Molecular dynamics simulations of PDB model protein 1SRL (an SH3 domain from tyrosine kinase) were carried out with the Go-like potential described above, but with ε in the native contact energy term modulated as follows about its average value ε₀: A sinusoidal wave with amplitude δε and period τ, or Gaussian noise with amplitude δε and correlation time τ was added at each time step, to act like the modulation and artificial thermal noise in the experiments. Each folding time (average mean first passage time) was computed from 1000 trajectories as a function of δε and τ. All simulations were started in random conformations with low native contact order Q. A fraction of native contacts above Q=0.8 was considered folded and yielded one mean first passage time for each trajectory.
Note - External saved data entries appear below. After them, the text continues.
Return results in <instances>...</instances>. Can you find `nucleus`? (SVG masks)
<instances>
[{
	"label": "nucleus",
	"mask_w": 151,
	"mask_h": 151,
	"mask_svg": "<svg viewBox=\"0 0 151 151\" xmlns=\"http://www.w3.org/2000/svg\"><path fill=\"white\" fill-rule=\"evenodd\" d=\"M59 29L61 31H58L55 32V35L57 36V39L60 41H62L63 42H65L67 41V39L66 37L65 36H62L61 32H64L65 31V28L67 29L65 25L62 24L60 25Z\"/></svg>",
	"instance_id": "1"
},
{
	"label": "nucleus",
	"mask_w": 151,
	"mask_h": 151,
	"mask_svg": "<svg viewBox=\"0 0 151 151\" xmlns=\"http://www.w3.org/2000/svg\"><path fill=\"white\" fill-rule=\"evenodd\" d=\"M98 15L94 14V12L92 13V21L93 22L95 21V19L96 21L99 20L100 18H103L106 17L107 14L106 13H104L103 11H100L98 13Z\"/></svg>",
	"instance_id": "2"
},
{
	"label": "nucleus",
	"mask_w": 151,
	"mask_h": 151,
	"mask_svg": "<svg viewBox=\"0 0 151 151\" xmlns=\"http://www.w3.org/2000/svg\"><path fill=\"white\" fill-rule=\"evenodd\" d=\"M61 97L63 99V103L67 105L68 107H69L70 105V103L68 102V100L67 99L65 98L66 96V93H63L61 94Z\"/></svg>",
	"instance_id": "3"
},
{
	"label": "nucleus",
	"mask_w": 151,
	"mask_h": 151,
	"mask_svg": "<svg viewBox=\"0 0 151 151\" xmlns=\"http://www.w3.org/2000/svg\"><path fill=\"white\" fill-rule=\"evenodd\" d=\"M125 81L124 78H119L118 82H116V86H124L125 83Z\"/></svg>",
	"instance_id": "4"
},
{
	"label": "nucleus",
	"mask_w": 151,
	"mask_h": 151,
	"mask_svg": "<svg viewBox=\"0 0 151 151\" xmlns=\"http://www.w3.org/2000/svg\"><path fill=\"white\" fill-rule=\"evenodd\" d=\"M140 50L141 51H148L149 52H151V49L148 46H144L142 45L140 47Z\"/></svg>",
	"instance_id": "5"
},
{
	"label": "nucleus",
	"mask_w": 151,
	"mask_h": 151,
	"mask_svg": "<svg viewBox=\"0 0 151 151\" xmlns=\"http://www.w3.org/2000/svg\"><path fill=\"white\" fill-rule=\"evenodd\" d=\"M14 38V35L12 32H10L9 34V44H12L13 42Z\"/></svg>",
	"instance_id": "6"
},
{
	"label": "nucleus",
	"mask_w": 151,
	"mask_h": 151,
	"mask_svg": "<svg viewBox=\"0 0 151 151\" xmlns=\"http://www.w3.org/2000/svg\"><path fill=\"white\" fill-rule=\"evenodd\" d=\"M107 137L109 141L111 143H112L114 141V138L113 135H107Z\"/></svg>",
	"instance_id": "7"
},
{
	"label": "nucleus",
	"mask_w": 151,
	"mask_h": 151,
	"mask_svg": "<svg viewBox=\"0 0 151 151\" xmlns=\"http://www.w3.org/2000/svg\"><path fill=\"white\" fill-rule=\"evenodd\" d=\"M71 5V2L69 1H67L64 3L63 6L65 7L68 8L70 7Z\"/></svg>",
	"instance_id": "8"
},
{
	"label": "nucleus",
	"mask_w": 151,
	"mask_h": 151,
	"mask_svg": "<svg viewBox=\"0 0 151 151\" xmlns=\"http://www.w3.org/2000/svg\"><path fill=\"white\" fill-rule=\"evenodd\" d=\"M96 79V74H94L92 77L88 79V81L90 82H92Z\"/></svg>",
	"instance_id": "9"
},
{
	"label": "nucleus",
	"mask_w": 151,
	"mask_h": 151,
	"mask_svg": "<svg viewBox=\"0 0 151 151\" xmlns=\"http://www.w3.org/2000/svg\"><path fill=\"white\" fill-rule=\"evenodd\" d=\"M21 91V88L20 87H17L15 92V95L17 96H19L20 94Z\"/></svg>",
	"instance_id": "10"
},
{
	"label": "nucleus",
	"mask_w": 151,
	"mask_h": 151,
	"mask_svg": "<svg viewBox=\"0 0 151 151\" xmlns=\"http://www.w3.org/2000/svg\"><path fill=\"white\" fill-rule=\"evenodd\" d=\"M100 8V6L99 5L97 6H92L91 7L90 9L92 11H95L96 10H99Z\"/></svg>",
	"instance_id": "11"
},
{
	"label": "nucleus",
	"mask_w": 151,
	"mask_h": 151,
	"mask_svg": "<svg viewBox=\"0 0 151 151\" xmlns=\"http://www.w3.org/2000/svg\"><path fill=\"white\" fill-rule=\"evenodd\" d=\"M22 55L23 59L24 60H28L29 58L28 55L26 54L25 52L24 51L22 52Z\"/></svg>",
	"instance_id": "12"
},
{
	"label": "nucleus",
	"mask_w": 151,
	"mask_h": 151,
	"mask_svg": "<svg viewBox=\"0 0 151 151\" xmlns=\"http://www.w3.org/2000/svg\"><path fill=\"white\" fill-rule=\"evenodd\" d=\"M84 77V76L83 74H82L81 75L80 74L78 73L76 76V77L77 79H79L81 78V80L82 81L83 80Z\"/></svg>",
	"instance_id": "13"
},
For 1SRL we used the following model parameter: ε₀=2.3 kJ/mole. This results in 2.5 k_BT free energy barrier for folding vs. about 9 k_BT barrier for VISE used in the experiments (see Table 1) and ensures that the folding reaction can be seen over the course of computationally feasible simulations. Thus the absolute time scales of the simulation in Figure 5 and experiment in Figure 7 cannot be compared. Additionally, the reduction in the number of degrees of freedom in the coarse grained native structure-based model results in smoother free energy landscape and thus even faster dynamics for 1SRL protein. Consequently, the times in Figure 5 that are on the sub-pico second time scale cannot be directly related to the experimental times, and only the trends as a function of δε and τ should be considered.